Christ Church already charged one of the highest average rents out of the university. Prices have risen by 12.9% this year, the highest Cherwell found. However, most Christ Church students actually pay less than the average rent charged for accommodation because the college provides them with financial assistance. Students from households with an annual income up to £27,500 can access a 50% discount on their rent and ‘season tickets’ for college dinners. Those earning up to £42,875 can access a 25% discount.

A recent analysis by Cherwell found that students of wealthier colleges could expect to pay less for their rent than those at poorer ones. For the 2021-22 academic year, seven of the ten wealthiest colleges ranked among the ten lowest weekly rents in the University. 

The uncertain economic climate has prompted the University to recommend that students anticipate that their living expenses could rise by 5% or more each year. A key driver of inflation in the UK (and elsewhere) is the cost of producing energy, which has soared since Russia invaded Ukraine. Similarly, rising utilities costs have driven up rents in Oxford: students living in Jesus College’s Turl Street site are facing rent increases 2.5% more than their college-mates living in college-owned accommodation in Jericho or Cowley. These students do not have their electricity included in their rent, and thus have to pay for it separately.

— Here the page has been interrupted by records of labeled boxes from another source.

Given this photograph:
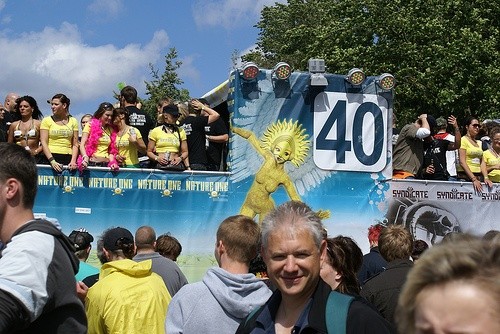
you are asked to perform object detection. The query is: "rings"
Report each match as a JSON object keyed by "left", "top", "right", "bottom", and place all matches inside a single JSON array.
[{"left": 174, "top": 159, "right": 175, "bottom": 161}]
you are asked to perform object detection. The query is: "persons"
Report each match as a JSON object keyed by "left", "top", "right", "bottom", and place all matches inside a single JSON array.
[
  {"left": 165, "top": 216, "right": 273, "bottom": 334},
  {"left": 79, "top": 85, "right": 147, "bottom": 172},
  {"left": 39, "top": 93, "right": 80, "bottom": 173},
  {"left": 68, "top": 226, "right": 189, "bottom": 334},
  {"left": 359, "top": 225, "right": 415, "bottom": 334},
  {"left": 394, "top": 228, "right": 500, "bottom": 334},
  {"left": 231, "top": 201, "right": 395, "bottom": 334},
  {"left": 147, "top": 96, "right": 229, "bottom": 171},
  {"left": 392, "top": 112, "right": 462, "bottom": 182},
  {"left": 458, "top": 117, "right": 500, "bottom": 192},
  {"left": 0, "top": 92, "right": 43, "bottom": 164},
  {"left": 0, "top": 150, "right": 87, "bottom": 334}
]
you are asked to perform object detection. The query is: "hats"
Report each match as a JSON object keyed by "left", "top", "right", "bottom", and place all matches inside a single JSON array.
[
  {"left": 427, "top": 114, "right": 437, "bottom": 136},
  {"left": 104, "top": 227, "right": 133, "bottom": 250},
  {"left": 68, "top": 231, "right": 93, "bottom": 251},
  {"left": 162, "top": 104, "right": 182, "bottom": 116},
  {"left": 436, "top": 116, "right": 448, "bottom": 126}
]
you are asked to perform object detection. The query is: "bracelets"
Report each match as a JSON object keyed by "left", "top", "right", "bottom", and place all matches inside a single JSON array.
[
  {"left": 154, "top": 156, "right": 158, "bottom": 161},
  {"left": 82, "top": 155, "right": 89, "bottom": 159},
  {"left": 186, "top": 165, "right": 191, "bottom": 168},
  {"left": 471, "top": 176, "right": 476, "bottom": 182},
  {"left": 181, "top": 156, "right": 184, "bottom": 160},
  {"left": 484, "top": 176, "right": 489, "bottom": 180},
  {"left": 48, "top": 157, "right": 54, "bottom": 162}
]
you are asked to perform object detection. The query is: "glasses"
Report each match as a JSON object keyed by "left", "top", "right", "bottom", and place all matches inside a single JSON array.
[
  {"left": 473, "top": 124, "right": 481, "bottom": 128},
  {"left": 173, "top": 114, "right": 180, "bottom": 118}
]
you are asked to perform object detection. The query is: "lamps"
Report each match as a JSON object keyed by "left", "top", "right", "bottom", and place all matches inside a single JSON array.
[
  {"left": 271, "top": 62, "right": 291, "bottom": 80},
  {"left": 241, "top": 62, "right": 259, "bottom": 81},
  {"left": 309, "top": 59, "right": 329, "bottom": 86},
  {"left": 376, "top": 73, "right": 395, "bottom": 89},
  {"left": 345, "top": 68, "right": 365, "bottom": 85}
]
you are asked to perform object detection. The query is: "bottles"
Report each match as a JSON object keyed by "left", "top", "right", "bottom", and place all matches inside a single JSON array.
[{"left": 164, "top": 150, "right": 171, "bottom": 161}]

Colleges also use different methods of determining the amount by which to raise rents. St Peter’s used the Consumer Price Index in Michaelmas Term 2021 plus 2.7%. Christ Church used the Van Noorden Index, an Oxford-specific measure of inflation. The index has been accused of lacking transparency, and failing to take into account the different levels of provision available to students at different colleges. Tia Patel and Samuel Prosser, President and Treasurer of the Christ Church JCR, told Cherwell the common room had not been involved in these negotiations, but are always available for students to discuss related matters, or direct them to extra financial support.

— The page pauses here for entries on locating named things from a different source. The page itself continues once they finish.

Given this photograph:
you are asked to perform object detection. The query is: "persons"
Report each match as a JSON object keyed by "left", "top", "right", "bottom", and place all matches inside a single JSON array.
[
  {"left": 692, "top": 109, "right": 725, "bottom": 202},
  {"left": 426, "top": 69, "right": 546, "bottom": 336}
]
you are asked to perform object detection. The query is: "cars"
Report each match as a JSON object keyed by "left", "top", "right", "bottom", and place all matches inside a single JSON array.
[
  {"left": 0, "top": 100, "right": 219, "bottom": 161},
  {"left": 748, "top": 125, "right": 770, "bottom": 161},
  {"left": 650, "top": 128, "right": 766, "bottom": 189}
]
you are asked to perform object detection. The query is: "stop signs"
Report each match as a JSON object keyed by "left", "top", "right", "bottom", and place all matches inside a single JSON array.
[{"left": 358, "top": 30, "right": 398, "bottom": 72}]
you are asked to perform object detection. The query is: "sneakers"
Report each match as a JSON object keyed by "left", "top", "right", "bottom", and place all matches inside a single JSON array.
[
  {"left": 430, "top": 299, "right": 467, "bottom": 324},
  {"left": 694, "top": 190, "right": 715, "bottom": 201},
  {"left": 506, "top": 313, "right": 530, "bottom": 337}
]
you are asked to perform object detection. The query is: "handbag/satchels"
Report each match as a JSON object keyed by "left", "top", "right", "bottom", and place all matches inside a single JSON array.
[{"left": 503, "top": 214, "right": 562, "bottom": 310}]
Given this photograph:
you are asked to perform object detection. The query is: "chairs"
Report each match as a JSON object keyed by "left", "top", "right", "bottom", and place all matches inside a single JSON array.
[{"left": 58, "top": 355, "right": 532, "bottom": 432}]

Some common rooms were able to successfully negotiate with colleges to reduce proposed rent hikes. Hertford and Pembroke both initially proposed to raise rents by 12.8% in line with the Van Noorden Index. At Pembroke, student common rooms negotiated the hike down to 9.6%, while Hertford secured 8.5%.

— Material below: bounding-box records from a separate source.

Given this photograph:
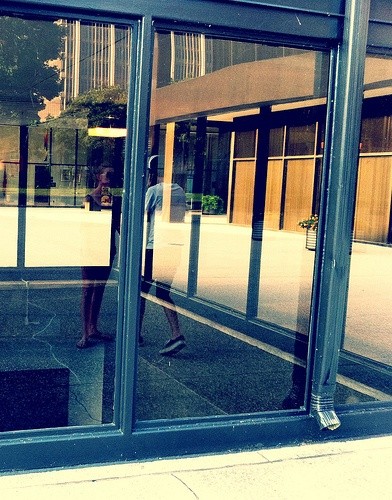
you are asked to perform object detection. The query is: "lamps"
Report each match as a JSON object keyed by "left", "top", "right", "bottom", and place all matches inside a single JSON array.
[{"left": 86, "top": 127, "right": 127, "bottom": 140}]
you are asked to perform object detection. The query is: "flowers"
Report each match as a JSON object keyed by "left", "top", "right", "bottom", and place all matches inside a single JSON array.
[{"left": 297, "top": 214, "right": 318, "bottom": 231}]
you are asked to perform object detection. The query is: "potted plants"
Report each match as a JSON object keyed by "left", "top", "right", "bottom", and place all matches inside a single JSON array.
[{"left": 201, "top": 194, "right": 224, "bottom": 216}]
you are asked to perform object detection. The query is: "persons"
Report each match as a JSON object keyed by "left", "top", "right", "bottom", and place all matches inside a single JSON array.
[
  {"left": 74, "top": 159, "right": 122, "bottom": 350},
  {"left": 137, "top": 153, "right": 192, "bottom": 355}
]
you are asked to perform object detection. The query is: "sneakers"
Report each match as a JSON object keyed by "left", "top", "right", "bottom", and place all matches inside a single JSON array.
[{"left": 159, "top": 335, "right": 188, "bottom": 355}]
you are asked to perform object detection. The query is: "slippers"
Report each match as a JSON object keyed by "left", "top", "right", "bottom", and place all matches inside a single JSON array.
[
  {"left": 88, "top": 329, "right": 113, "bottom": 340},
  {"left": 76, "top": 335, "right": 90, "bottom": 348}
]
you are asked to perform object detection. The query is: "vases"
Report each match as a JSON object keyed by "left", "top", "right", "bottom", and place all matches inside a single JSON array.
[{"left": 305, "top": 229, "right": 353, "bottom": 255}]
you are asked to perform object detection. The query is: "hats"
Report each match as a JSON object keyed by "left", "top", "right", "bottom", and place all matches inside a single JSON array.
[{"left": 146, "top": 153, "right": 165, "bottom": 177}]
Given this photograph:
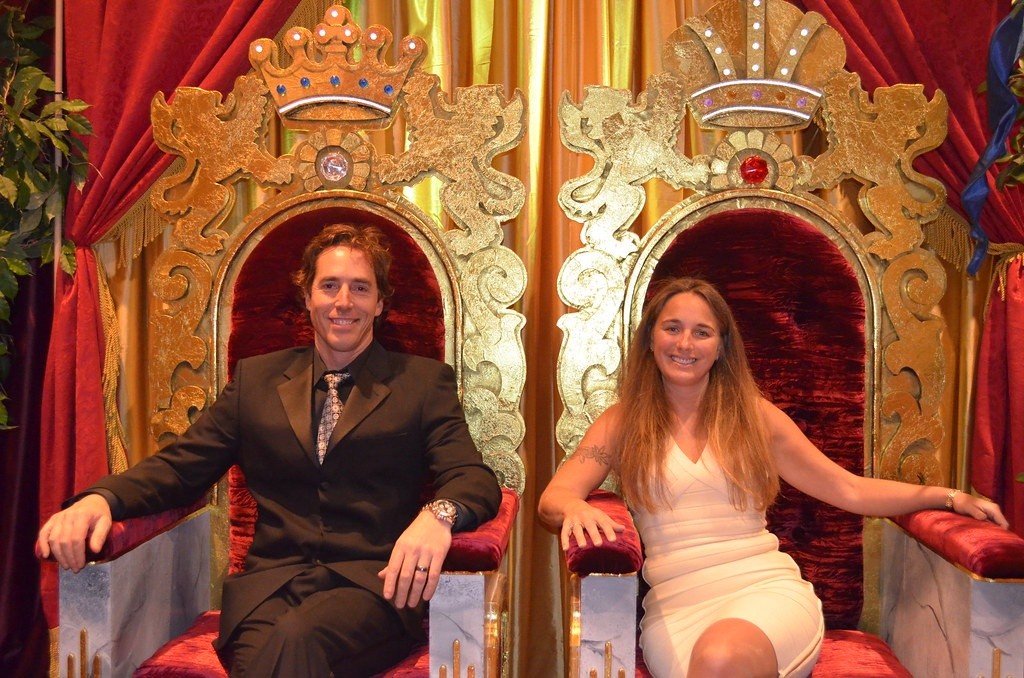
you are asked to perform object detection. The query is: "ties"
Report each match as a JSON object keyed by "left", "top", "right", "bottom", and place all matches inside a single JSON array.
[{"left": 317, "top": 373, "right": 352, "bottom": 467}]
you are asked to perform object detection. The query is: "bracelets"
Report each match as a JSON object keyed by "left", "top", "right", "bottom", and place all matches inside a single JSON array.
[{"left": 945, "top": 489, "right": 960, "bottom": 511}]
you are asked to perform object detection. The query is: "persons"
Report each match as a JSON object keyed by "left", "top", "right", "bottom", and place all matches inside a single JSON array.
[
  {"left": 39, "top": 222, "right": 503, "bottom": 678},
  {"left": 538, "top": 279, "right": 1010, "bottom": 678}
]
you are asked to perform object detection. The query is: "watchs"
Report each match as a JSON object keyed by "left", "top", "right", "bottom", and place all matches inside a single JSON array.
[{"left": 422, "top": 499, "right": 457, "bottom": 524}]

While not all common rooms were able to negotiate rent hikes down to more comfortable levels, colleges have taken measures to support students. Jesus raised bursaries by £100, and Queen’s increased the amount of money in the College hardship fund. Other colleges like University and Corpus Christi have agreed to implement the Oxford Living Wage of £10.50 an hour.

A spokesperson from Oxford University said: “We recognise that the rising cost of living is a source of anxiety for many students and are continuing our efforts to ensure our financial support addresses this. The University of Oxford offers a range of financial support packages to help students from all backgrounds to study with us. This includes funding for undergraduates from lower-income households through the Crankstart Scholarship, which has received an uplift of £500 (10%) from July 2022.  In addition, support can be accessed through University and college hardship funds for students who find themselves in unexpected financial difficulty. We also have a number of scholarship schemes which provide full funding to graduate applicants from disadvantaged and under-represented backgrounds. Our ambition is to ensure that no one with outstanding academic potential is deterred from studying here because of their background, personal circumstances, or finances.”